The about R5 billion of Tongaat’s debt to be exchanged is a portion of the debt owed by the company to the bank lender group and which has been acquired collectively by Vision Investments.

Tongaat and Vision Investments said on Wednesday this transaction essentially strengthens Tongaat’s balance sheet by almost R5 billion and is a material step contemplated in the implementation of the approved Tongaat business rescue plan.

However, they said: “Although Vision wishes to retain Tongaat’s listed status, in the event of the shareholders rejecting the equity subscription, a sale of assets will be pursued.”

They added: “It is also possible that a potential mandatory offer, on terms acceptable to Vision, could result in minority shareholders being bought out and then Tongaat being delisted.

“The first step is however to contemplate the equity subscription, which is what the currently approved business rescue plan contemplates.”

Tongaat and Vision Investments added that the equity subscription is subject to a number of suspensive conditions in addition to the support of Tongaat’s shareholders.

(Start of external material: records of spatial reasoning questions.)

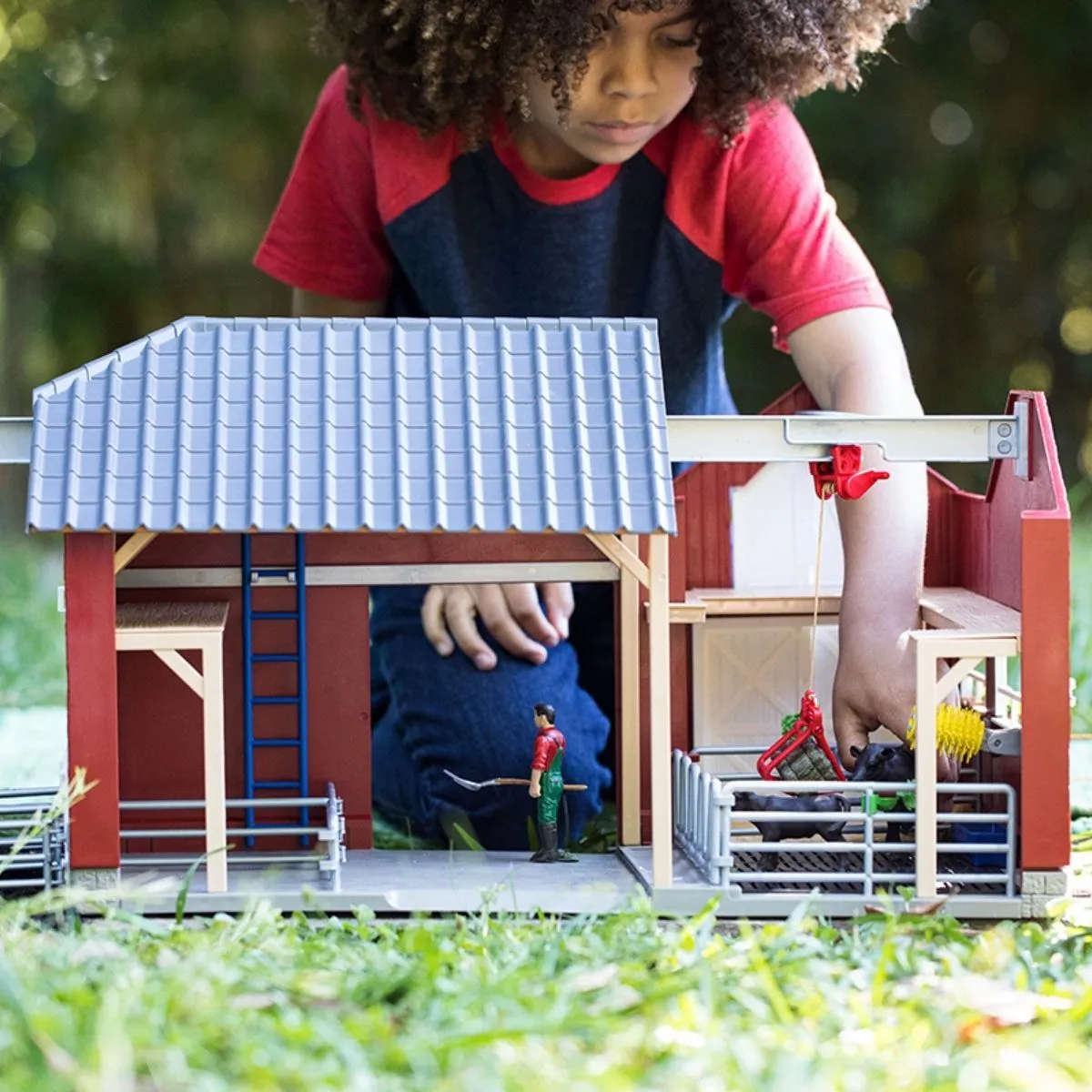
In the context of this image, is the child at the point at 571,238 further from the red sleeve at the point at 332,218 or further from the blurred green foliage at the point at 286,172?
the blurred green foliage at the point at 286,172

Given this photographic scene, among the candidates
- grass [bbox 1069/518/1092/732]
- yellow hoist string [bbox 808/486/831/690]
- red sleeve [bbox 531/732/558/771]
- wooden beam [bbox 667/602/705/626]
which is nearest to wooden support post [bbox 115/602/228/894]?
red sleeve [bbox 531/732/558/771]

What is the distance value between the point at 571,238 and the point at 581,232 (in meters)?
0.04

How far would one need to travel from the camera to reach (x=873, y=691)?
180 inches

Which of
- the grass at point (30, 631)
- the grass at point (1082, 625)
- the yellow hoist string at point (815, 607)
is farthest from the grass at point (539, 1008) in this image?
the grass at point (30, 631)

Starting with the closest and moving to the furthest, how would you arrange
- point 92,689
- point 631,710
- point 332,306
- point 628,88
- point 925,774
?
point 92,689, point 925,774, point 628,88, point 631,710, point 332,306

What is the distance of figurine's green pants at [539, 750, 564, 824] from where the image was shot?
177 inches

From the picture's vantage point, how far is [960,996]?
2877mm

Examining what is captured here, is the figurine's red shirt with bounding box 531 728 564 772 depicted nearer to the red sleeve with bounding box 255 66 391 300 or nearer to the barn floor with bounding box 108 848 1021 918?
the barn floor with bounding box 108 848 1021 918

These suspensive conditions include the:

  • Passing of all resolutions required to give lawful effect to each of the agreements required to implement the equity subscription;
  • Consent of the applicable competition authorities to the equity subscription and the change of control of the Tongaat Hulett group resulting from this;
  • Passing of an ordinary resolution by the shareholders waiving the requirement for a mandatory offer to be made by the Vision parties to any minority shareholders of Tongaat to acquire all or a portion of the shares held by such minority shareholders;
  • The Takeover Regulation Panel (TRP) exempting the Vision parties from any obligation to make a mandatory offer to existing shareholders of Tongaat following the equity subscription; and
  • A circular being posted by Tongaat to its shareholders seeking approvals from them to enable the company to proceed with and implement the equity subscription and the shareholders approving the resolutions proposed in the circular.

The implementation of the equity subscription by Vision Investments will result in it owning 97.3% of the total issued share capital of Tongaat.

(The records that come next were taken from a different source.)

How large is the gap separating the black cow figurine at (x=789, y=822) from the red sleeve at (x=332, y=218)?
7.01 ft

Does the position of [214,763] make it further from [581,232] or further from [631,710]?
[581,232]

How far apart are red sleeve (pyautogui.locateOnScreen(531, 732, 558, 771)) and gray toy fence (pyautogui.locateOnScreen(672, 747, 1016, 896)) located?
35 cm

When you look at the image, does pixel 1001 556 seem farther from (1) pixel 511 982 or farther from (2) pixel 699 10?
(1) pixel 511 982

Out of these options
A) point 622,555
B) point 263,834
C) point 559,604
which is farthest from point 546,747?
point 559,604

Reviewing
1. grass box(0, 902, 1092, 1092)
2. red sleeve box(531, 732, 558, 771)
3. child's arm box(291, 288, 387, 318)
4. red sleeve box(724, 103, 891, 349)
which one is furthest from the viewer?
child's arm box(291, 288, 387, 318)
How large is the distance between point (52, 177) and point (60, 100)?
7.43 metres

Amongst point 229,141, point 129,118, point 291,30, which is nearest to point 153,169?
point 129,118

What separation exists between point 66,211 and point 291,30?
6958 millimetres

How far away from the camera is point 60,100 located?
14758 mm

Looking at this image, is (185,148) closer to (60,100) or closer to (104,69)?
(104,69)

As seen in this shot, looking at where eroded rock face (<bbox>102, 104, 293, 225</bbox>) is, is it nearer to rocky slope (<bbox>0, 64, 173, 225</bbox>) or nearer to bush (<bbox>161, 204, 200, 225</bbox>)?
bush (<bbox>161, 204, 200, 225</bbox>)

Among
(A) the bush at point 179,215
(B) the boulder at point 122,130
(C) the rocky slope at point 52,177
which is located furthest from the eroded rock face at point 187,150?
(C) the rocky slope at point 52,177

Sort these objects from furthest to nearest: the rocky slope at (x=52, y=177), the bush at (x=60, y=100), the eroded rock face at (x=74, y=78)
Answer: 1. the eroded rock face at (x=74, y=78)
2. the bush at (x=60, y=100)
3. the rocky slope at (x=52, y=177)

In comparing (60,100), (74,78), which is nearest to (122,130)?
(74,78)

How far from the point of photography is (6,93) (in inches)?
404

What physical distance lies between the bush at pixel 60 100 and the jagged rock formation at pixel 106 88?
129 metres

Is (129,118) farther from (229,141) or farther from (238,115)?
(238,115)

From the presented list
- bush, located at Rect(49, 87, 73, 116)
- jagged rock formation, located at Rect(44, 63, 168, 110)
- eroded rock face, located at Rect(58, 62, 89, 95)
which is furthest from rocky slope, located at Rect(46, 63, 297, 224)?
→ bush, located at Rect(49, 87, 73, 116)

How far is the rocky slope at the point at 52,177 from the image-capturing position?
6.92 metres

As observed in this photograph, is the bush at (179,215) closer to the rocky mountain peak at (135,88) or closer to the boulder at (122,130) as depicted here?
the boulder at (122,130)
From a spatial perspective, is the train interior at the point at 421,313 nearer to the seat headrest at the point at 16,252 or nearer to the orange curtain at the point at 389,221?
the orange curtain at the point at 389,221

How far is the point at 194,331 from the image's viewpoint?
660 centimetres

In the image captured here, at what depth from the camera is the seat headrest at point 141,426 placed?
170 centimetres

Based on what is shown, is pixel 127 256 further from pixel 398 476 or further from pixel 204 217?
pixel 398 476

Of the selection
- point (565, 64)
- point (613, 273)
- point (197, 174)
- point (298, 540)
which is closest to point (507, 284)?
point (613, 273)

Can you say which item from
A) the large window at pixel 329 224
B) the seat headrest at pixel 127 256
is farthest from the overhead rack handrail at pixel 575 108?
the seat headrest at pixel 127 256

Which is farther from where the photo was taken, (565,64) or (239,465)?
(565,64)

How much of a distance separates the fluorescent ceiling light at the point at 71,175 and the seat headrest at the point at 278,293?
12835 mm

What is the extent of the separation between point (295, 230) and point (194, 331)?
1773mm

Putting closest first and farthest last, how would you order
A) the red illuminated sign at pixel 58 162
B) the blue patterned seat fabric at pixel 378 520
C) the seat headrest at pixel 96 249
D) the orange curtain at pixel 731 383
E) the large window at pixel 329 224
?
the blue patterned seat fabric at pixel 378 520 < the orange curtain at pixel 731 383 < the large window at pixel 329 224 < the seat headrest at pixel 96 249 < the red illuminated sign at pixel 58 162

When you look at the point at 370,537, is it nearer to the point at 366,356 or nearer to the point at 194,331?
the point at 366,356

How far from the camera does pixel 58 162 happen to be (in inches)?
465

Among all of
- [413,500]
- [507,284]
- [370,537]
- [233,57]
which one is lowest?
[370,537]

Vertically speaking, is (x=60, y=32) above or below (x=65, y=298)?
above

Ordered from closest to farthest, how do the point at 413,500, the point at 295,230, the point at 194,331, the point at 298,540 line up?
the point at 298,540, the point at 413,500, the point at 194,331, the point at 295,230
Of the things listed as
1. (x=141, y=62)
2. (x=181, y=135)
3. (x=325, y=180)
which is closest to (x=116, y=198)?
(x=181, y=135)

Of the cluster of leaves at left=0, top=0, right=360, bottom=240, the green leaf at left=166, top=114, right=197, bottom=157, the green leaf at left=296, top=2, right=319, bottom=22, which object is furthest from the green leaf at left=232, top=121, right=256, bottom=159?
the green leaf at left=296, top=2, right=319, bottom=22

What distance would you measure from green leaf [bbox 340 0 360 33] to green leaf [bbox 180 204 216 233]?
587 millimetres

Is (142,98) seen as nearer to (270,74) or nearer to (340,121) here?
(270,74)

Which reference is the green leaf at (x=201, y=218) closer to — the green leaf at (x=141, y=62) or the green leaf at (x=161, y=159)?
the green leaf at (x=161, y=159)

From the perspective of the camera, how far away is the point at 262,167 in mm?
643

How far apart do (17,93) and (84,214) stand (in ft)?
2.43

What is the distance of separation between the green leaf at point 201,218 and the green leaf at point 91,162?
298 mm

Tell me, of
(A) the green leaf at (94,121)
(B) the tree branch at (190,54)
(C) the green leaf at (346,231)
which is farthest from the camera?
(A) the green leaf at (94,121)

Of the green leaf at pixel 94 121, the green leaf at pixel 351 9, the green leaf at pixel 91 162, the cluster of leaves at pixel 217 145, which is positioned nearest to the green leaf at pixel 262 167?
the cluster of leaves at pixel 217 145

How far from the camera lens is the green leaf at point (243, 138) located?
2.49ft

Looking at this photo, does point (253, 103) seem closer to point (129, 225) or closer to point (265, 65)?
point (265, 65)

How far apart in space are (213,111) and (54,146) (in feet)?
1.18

The equity claim is to be disposed of by Vision Investments to Tongaat in exchange for the shares, with about 4.86 billion shares issued.

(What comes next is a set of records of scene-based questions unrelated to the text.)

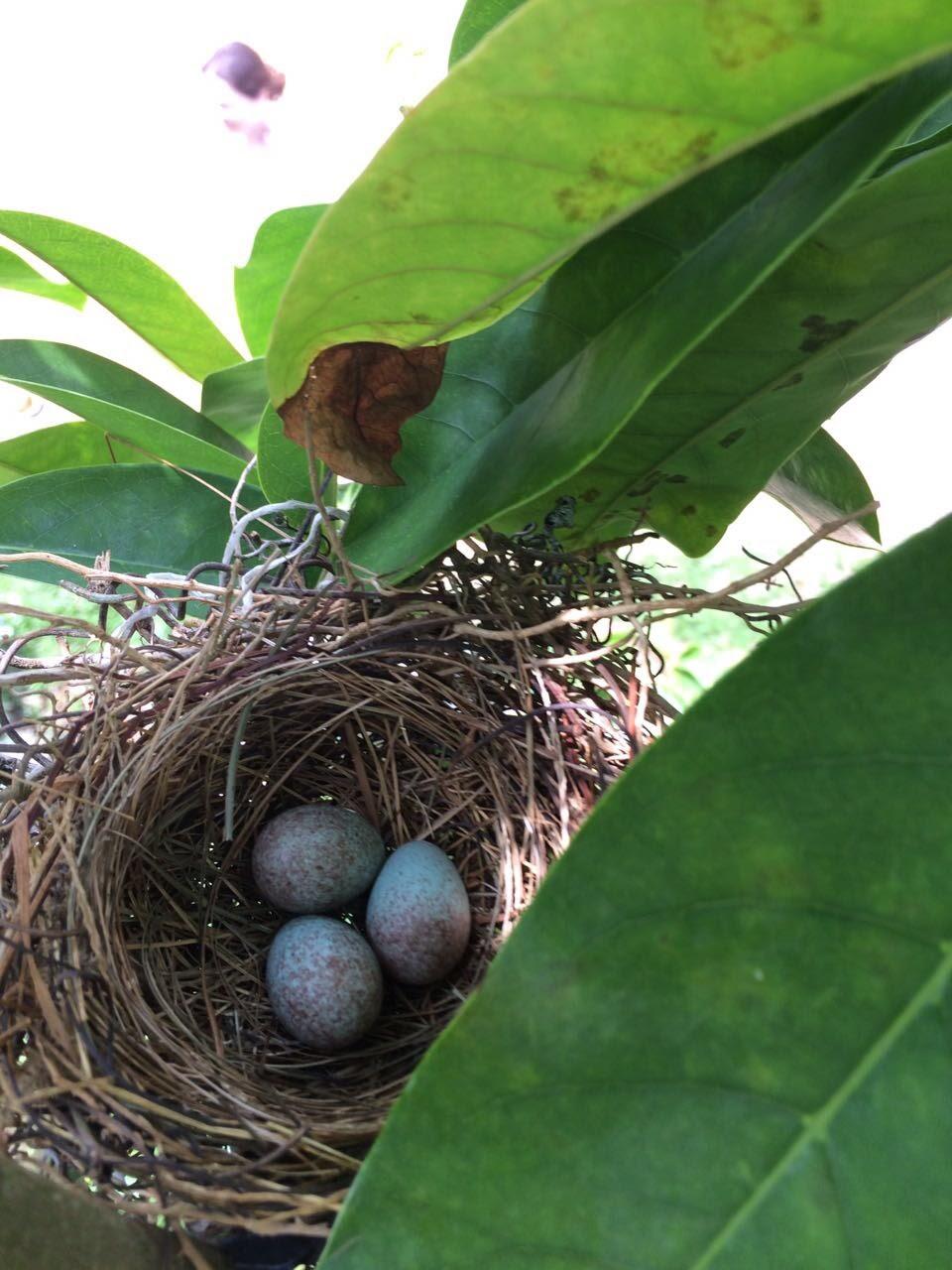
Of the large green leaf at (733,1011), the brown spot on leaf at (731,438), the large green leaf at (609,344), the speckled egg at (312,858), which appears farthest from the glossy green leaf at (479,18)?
the speckled egg at (312,858)

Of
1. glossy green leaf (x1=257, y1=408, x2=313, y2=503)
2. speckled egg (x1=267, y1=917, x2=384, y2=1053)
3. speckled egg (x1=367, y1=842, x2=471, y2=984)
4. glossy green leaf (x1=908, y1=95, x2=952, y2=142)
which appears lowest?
speckled egg (x1=267, y1=917, x2=384, y2=1053)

This represents the maximum number of shares available for issue based on the current number of authorised but unissued shares of Tongaat.

Tongaat and Vision Investments said that based on the value of the equity claim at the signature date of the equity subscription agreement, a deemed share price of 101 cents per share can be mathematically calculated.

However, they said the deemed share price has not been arrived at through any empirical determination of fair value, given the financial distress faced by the company, but rather as the total quantum of debt required to be extinguished through the issue of the maximum number of available new shares to restore the company to solvency.

Tongaat and Vision said it is the view of the Vision parties that a deemed share price of 101 cents per share is not representative of the fair value per share.

“If a mandatory offer were to be triggered following the implementation of the equity subscription, the mandatory offer price would be determined based on the fair value per share and not on the deemed share price of 101 cents per share,” they said.

The 30-day weighted average trading price of the shares is not available because Tongaat has been suspended from trading on the JSE since July 2022.

Tongaat and Vision Investments added that should the exchange of the debt for equity not be approved by shareholders, the approved business rescue plan for Tongaat provides for an alternative mechanism to transfer ownership of the company’s assets and businesses to Vision Investments.

“In the alternative mechanism, a shareholder vote will not be required,” it said.

“Post transfer of ownership of the Tongaat assets and businesses to Vision, the Tongaat shares would have no value and are unlikely to trade again, with a delisting being the final outcome.”